We next investigated the correlation properties of P. falciparum lncRNAs and annotated mRNAs, as positive or negative correlation between lncRNAs and neighboring genes may indicate a regulatory relationship [51, 80, 81]. Specifically, we compared the expression correlation between randomly sampled mRNAs (location-independent null) to that of the following location-dependent gene pairs: (1) annotated mRNAs and their more correlated neighboring mRNA, (2) intergenic lncRNAs and their more correlated neighboring mRNA, and (3) sense-antisense partners. We observed significantly more positively correlated intergenic lncRNA-neighbor pairs and mRNA-neighbor pairs than random mRNA pairs (Wilcoxon rank sum p-value < 2.2e-16 in both cases) [Fig. 3D]. On the other hand, we found that sense-antisense partners exhibited an entirely different expression correlation trend. Namely, we observed significantly more negatively (or anti-) correlated sense-antisense pairs than random mRNA pairs (Wilcoxon rank sum p-value = 3.834e-11) [Fig. 3D].
Interestingly, we found that intergenic lncRNA-neighbor pairs were significantly more positively correlated than mRNA-neighbor pairs (Wilcoxon rank sum p-value < 2.2e-16) [Fig. 3D]. Given this feature, we pursued numerous additional analyses of intergenic lncRNA-neighbors and mRNA-neighbors to explore whether positive correlation may be dependent on orientation and/or genomic distance between neighboring loci. In brief, we found that both lncRNAs and mRNAs had a significantly more correlated neighbor (Wilcoxon signed-rank test p-value < 2.2e-16 for both lncRNAs and mRNAs), that the distance between intergenic lncRNA-neighbor pairs was not particularly indicative of higher correlation (ρ = −.25), and that lncRNAs and mRNAs were located at comparable distances from other annotated mRNAs (1576 bp versus 1585 bp, respectively) [Additional file 20]. In terms of orientation, we found that expression correlation was equally distributed for tandem (− −> / − −>) and divergent (<− − / − −>) intergenic lncRNA-neighbor pairs, although the expression correlation of convergent (− −> / <− −) pairs was similar to background correlation rates of mRNA-neighbor pairs (Wilcoxon rank sum p-value = 0.3607) [Additional file 20]. Taken together, our results indicated that mRNAs, intergenic lncRNAs, and antisense RNAs each have significantly different expression correlation properties with neighboring loci.

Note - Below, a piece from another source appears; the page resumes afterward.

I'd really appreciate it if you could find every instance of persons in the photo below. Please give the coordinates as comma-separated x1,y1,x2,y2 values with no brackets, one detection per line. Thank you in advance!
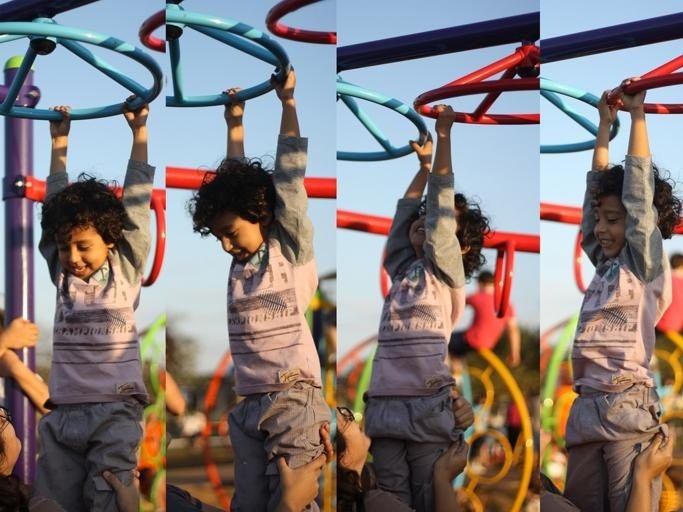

We next considered the GC content and length of lncRNA transcripts. The GC content of intergenic lncRNAs was generally lower than that of antisense RNAs, which was lower than that of annotated transcripts [Table 2, Fig. 3E]. This was not surprising given the higher GC content of coding sequences, ribosomal RNA, and transfer RNA in the P. falciparum genome . In terms of transcript length, both lncRNA classes were quite long, with the average length of intergenic lncRNAs, antisense RNAs, and annotated transcripts being 1218 bp, 1413 bp, and 2197 bp, respectively [Table 2, Fig. 3F]. The small subset of relatively GC-rich (>29 %) intergenic lncRNAs generally corresponded to the subset of relatively long intergenic lncRNAs (>4 kb), and included all members of the telomere-associated lncRNA-TARE family, whose high GC content and length we previously characterized [arrows in Fig. 3E and F] . The only two unannotated transcripts with greater than 40 % GC content shared 82 % pairwise sequence identity, and they were both situated between var pseudogenes and PHISTB genes. TransDecoder predicted a coding region in one of these transcripts, and given their high GC content and sequence similarity, we reasoned that both of these transcripts likely represented unannotated pseudogenes.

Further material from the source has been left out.